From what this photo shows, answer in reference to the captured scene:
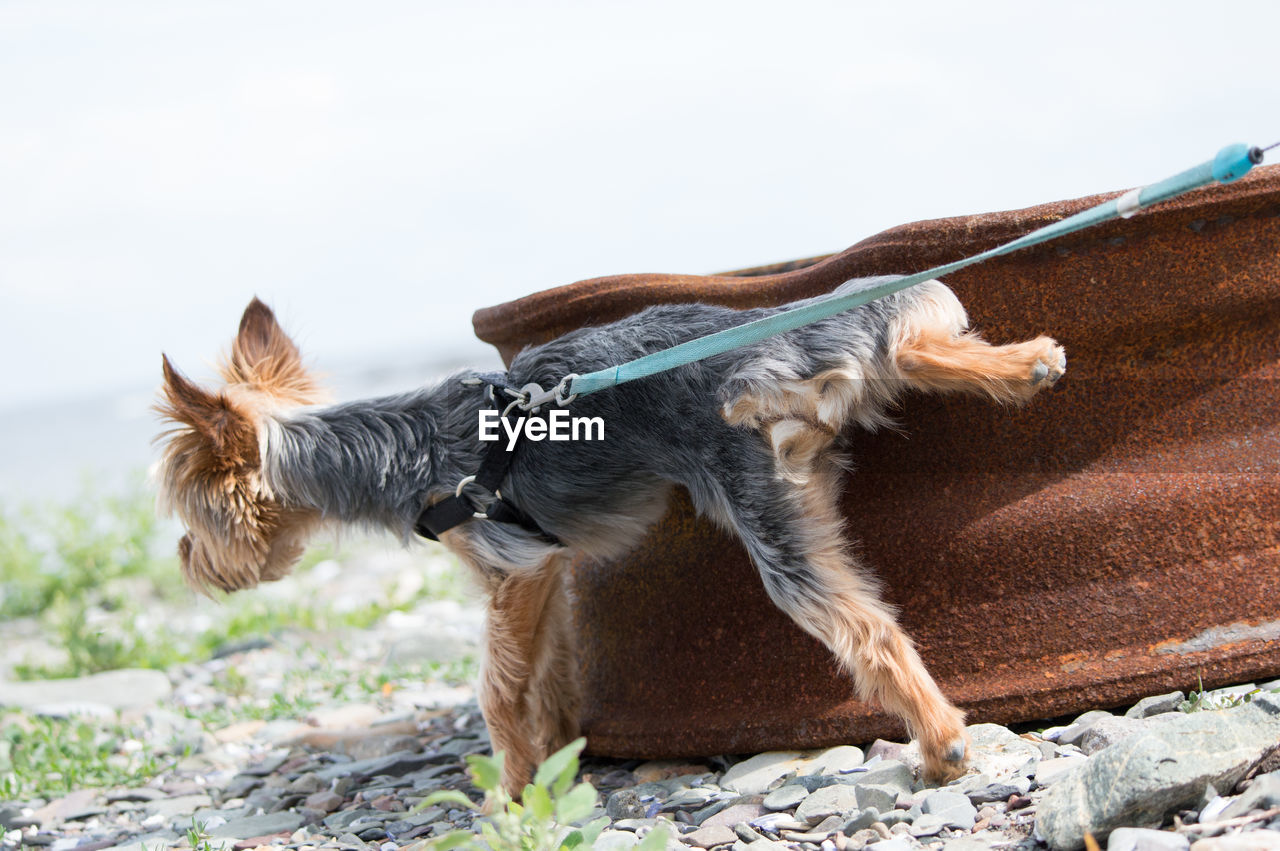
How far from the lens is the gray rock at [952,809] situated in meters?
2.75

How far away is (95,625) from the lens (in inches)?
312

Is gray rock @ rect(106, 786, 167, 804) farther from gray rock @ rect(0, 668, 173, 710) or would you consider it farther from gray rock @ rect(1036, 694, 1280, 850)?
gray rock @ rect(1036, 694, 1280, 850)

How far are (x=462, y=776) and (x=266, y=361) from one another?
6.60 ft

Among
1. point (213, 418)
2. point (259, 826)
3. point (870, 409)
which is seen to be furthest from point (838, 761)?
point (213, 418)

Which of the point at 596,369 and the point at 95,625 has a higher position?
the point at 596,369

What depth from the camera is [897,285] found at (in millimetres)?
2770

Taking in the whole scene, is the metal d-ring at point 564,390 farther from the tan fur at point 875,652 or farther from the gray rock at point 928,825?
the gray rock at point 928,825

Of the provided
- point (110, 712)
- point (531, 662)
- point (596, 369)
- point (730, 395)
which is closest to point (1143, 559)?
point (730, 395)

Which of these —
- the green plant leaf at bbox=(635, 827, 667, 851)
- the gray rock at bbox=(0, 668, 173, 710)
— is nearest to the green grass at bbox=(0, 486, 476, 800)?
the gray rock at bbox=(0, 668, 173, 710)

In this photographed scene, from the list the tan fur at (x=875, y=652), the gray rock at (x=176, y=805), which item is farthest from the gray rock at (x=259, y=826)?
the tan fur at (x=875, y=652)

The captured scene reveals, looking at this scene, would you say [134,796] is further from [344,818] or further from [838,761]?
[838,761]

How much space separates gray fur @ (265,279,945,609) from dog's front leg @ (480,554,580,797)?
0.49 ft

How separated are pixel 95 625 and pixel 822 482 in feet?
22.2

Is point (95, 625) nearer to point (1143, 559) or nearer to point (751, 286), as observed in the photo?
point (751, 286)
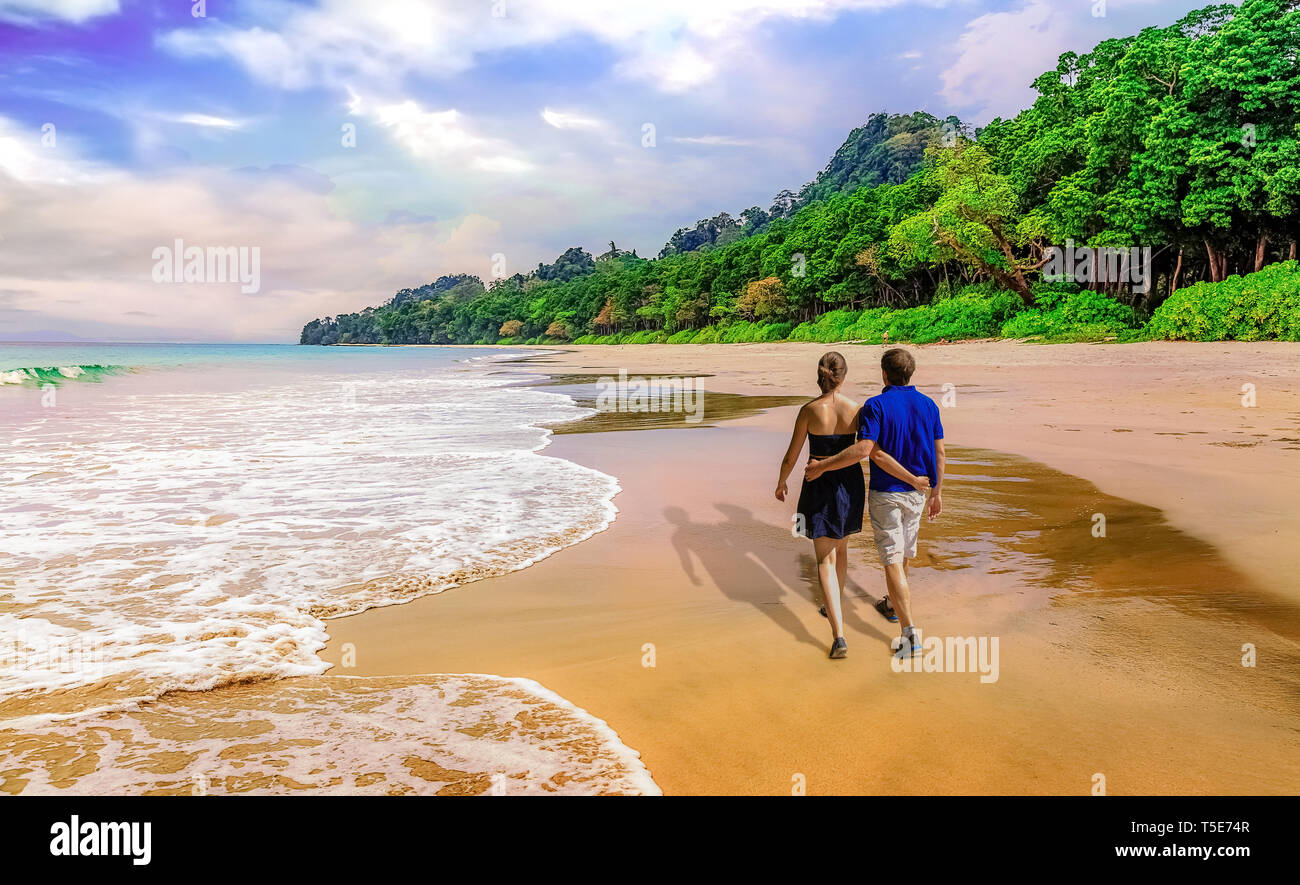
--
• [What is needed] Can you reproduce all of the material above with "gray fur" swapped for "dog's fur", changing nothing else and leaving the pictures out?

• [Answer to the problem]
From what this photo shows, answer in reference to the captured scene:
How far from the lens is the gray rock at [952,809] situated in meters?
2.75

How far away is (95,625) from the lens (in inches)?
312

Is gray rock @ rect(106, 786, 167, 804) farther from gray rock @ rect(0, 668, 173, 710) or would you consider it farther from gray rock @ rect(1036, 694, 1280, 850)?
gray rock @ rect(1036, 694, 1280, 850)

How far are (x=462, y=776) and (x=266, y=361) from one another?
6.60 ft

Among
1. point (213, 418)
2. point (259, 826)
3. point (870, 409)
which is seen to be furthest from point (838, 761)?
point (213, 418)

Which of the point at 596,369 and the point at 95,625 has a higher position?
the point at 596,369

What depth from the camera is [897,285] found at (in millimetres)?
2770

Taking in the whole scene, is the metal d-ring at point 564,390 farther from the tan fur at point 875,652 or farther from the gray rock at point 928,825?
the gray rock at point 928,825

Of the provided
- point (110, 712)
- point (531, 662)
- point (596, 369)
- point (730, 395)
which is closest to point (1143, 559)?
point (730, 395)

Which of these —
- the green plant leaf at bbox=(635, 827, 667, 851)
- the gray rock at bbox=(0, 668, 173, 710)
— is nearest to the green grass at bbox=(0, 486, 476, 800)?
the gray rock at bbox=(0, 668, 173, 710)

In this photographed scene, from the list the tan fur at (x=875, y=652), the gray rock at (x=176, y=805), which item is farthest from the gray rock at (x=259, y=826)?
the tan fur at (x=875, y=652)

The captured scene reveals, looking at this scene, would you say [134,796] is further from [344,818] or further from [838,761]?
[838,761]

How much space separates dog's fur @ (265,279,945,609) from dog's front leg @ (480,554,580,797)?
0.49 ft

How separated are pixel 95 625 and pixel 822 482 in feet?
22.2

Is point (95, 625) nearer to point (1143, 559) or nearer to point (751, 286), as observed in the photo?
point (751, 286)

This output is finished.